Today’s Big Lies are not only unprecedented in the number and power of their spreaders; they are unique in scope. When the Nazis told their Big Lies, they knew they were deluding the people. They justified doing so for the recovery and greater glory of a Germany then suffering the economic pain of the Weimar Inflation—the worst developed-nation inflation in human history.
In contrast, today’s Big Liars pretend to be creating “our own reality,” as Dubya and Cheney described their enterprise. They think that, if enough people come to credit their Big Lies, they can become as good as Truth. With Trump, it’s hard to tell what he really believes, but it often seems he believes at least
many of his
20,000 lies and misleading statements.
This has never happened before, except in George Orwell’s dystopian novels. Yet it’s precisely Donald Trump’s
modus operandi and the reason he sits in the White House. For him, as for Hitler and his crew, Big Lies have been a successful electoral strategy.
Our First Amendment is helpless against this tide of lies. Its theory is that Truth will emerge from a cacophony of competing voices. But human society never had to deal with a system in which every person with an Internet connection, including our President,
can serve up his own Big Lies with practical impunity.
The relentless advance of technology will only make it easier to produce Big Lies—and “fake news” to back them up—with greater and greater verisimilitude. In a few years, it will become impossible even for the smartest experts to distinguish fake video from the real thing, at least by examining the video alone. You might have to be an all-seeing historian just to know what’s real and what’s not.
This is the existential threat to democracy, not to mention any rational society, that Donald Trump and his Republican lackeys present. It’s the same threat that Orwell foresaw in fiction most of a century ago. But today it’s real, and its technology and power are all on the side of the Big Liars.
If you want to know why authoritarian governments are growing worldwide like grass after a spring rain, it’s not some mystery of history. Their spread has coincided almost exactly with the spread and dominance of the Internet and social media.
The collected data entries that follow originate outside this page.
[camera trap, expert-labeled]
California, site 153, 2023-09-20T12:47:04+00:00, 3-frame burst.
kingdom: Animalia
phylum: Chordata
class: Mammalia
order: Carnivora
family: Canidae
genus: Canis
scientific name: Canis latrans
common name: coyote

It’s not that common citizens in countries as diverse as China, Egypt, Hungary, the Philippines, Poland, Russia, and Turkey have suddenly become sheep. It’s that strong men everywhere understand that Big Lies are the political analogues of nuclear weapons in the Internet Age. They want them for their own, and they want to control others’ Big Lies, not to mention truths, by hobbling the Internet.
Whether human democracy can survive this onslaught, or whether George Orwell was a real-life Cassandra, remains to be seen. It’s one of many things that, as Biden said, are on the ballot this fall. It may be the one that matters most.
P.S. Watching
PBS Newshour’s coverage of the first night of the Republicans’ convention was sobering. You could see on the analysts’ faces their appreciation, if not awe, at how slickly effective many speakers’ Big Lies were.
All talk of an easy Biden victory had vanished by the evening’s end. But, surprisingly, no one mentioned the elephant in the room: the fact that much of the slickness arose from boldly stated Big Lies. Maybe no one saw the elephant; maybe we’ve all, including hardened journalists, become inured to “truthiness.” If so, that bodes ill for the election and our collective future.